[Gluster-devel] dht mkdir preop check, afr and (non-)readable afr subvols

Mon Jun 6 09:16:46 UTC 2016

Hi Raghavendra,

On 06/06/16 10:54, Raghavendra G wrote:
>
>
> On Wed, Jun 1, 2016 at 12:50 PM, Xavier Hernandez <xhernandez at datalab.es
> <mailto:xhernandez at datalab.es>> wrote:
>
>     Hi,
>
>     On 01/06/16 08:53, Raghavendra Gowdappa wrote:
>
>
>
>         ----- Original Message -----
>
>             From: "Xavier Hernandez" <xhernandez at datalab.es
>             <mailto:xhernandez at datalab.es>>
>             To: "Pranith Kumar Karampuri" <pkarampu at redhat.com
>             <mailto:pkarampu at redhat.com>>, "Raghavendra G"
>             <raghavendra at gluster.com <mailto:raghavendra at gluster.com>>
>             Cc: "Gluster Devel" <gluster-devel at gluster.org
>             <mailto:gluster-devel at gluster.org>>
>             Sent: Wednesday, June 1, 2016 11:57:12 AM
>             Subject: Re: [Gluster-devel] dht mkdir preop check, afr and
>             (non-)readable afr subvols
>
>             Oops, you are right. For entry operations the current
>             version of the
>             parent directory is not checked, just to avoid this problem.
>
>             This means that mkdir will be sent to all alive subvolumes.
>             However it
>             still selects the group of answers that have a minimum
>             quorum equal or
>             greater than #bricks - redundancy. So it should be still valid.
>
>
>         What if the quorum is met on "bad" subvolumes? and mkdir was
>         successful on bad subvolumes? Do we consider mkdir as
>         successful? If yes, even EC suffers from the problem described
>         in bz https://bugzilla.redhat.com/show_bug.cgi?id=1341429.
>
>
>     I don't understand the real problem. How a subvolume of EC could be
>     in bad state from the point of view of DHT ?
>
>     If you use xattrs to configure something in the parent directories,
>     you should have needed to use setxattr or xattrop to do that. These
>     operations do consider good/bad bricks because they touch inode
>     metadata. This will only succeed if enough (quorum) bricks have
>     successfully processed it. If quorum is met but for an error answer,
>     an error will be reported to DHT and the majority of bricks will be
>     left in the old state (these should be considered the good
>     subvolumes). If some brick has succeeded, it will be considered bad
>     and will be healed. If no quorum is met (even for an error answer),
>     EIO will be returned and the state of the directory should be
>     considered unknown/damaged.
>
>
> Yes. Ideally, dht should use a getxattr for the layout xattr. But, for
> performance reasons we thought of overloading mkdir by introducing
> pre-operations (done by bricks). With plain dht it is a simple
> comparison of xattrs passed as argument and xattrs stored on disk. But,
> I failed to include afr and EC in the picture.

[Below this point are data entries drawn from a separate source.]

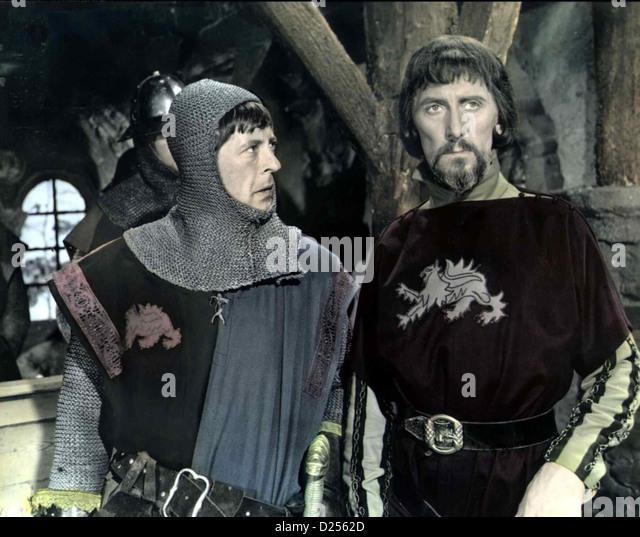 Das Schwert Des Robin Hood  Sword Sherwood Forest  Edwin Richfield, Peter Cushing Der Sheriff Von Nottingham (Peter - Stock Image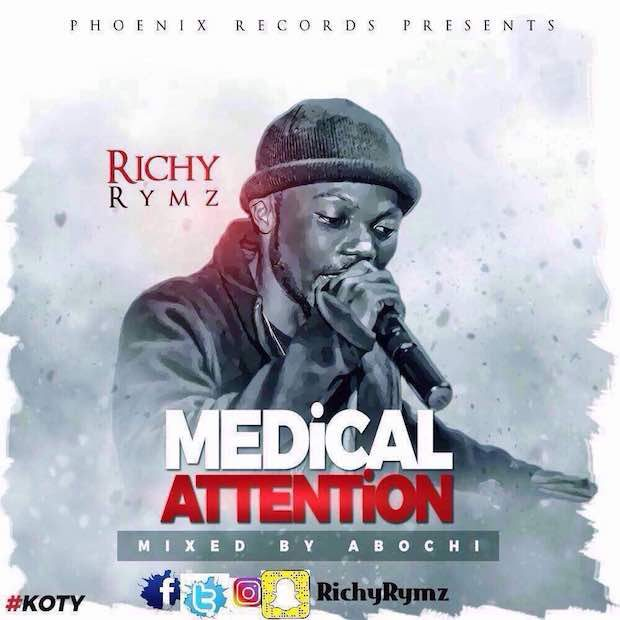 Richy Rymz – Medical Attention (Mixed by Abochi)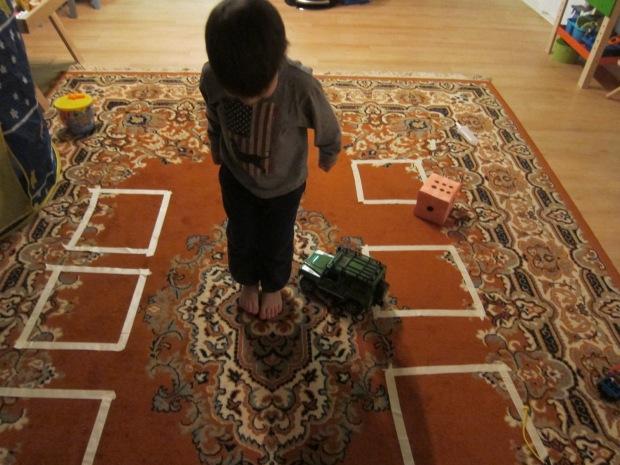 Board Game (5)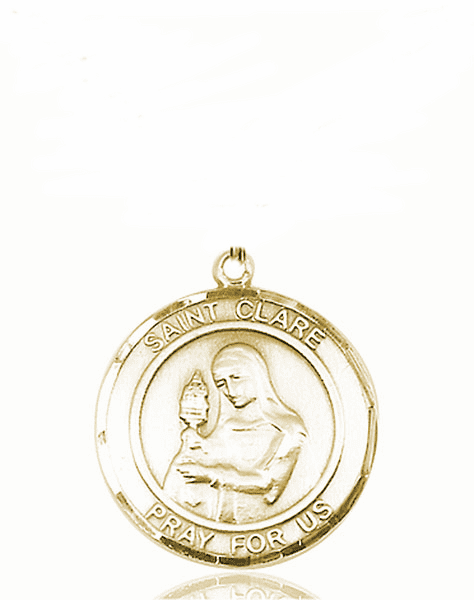St Clare of Assisi Medium Patron Saint 14kt Gold Medal by Bliss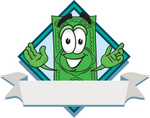 Clip Art Graphic of a Flat Green Dollar Bill Cartoon Character Over a Blank Label Banner on a Logo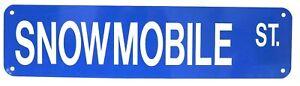 Snowmobile Street Sign Novelty Aluminum Metal Man Cave Cabin Decoration Blue New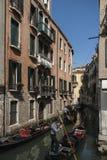 Die Kanäle von Venedig Stockfotografie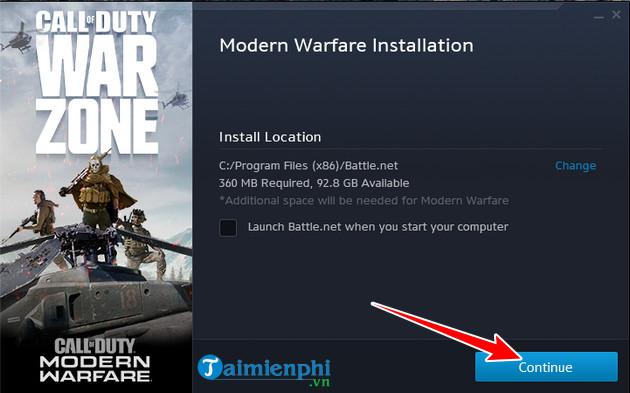 Guide to setting call of duty warzone on PC 3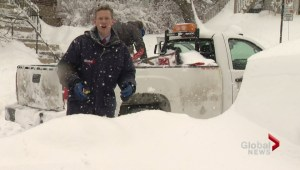 Montreal commute hampered by major snowstorm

I still miss something. Looking at the patch that implements this 
(http://review.gluster.org/13885), it seems that mkdir fails if the 
parent xattr is no correctly set, so it's not possible to create a 
directory on a "bad" brick.

If the majority of the subvolumes of ec fail, the whole request will 
fail and this failure will be reported to DHT. If the majority succeed, 
it will be reported to DHT, even is some of the subvolumes have failed.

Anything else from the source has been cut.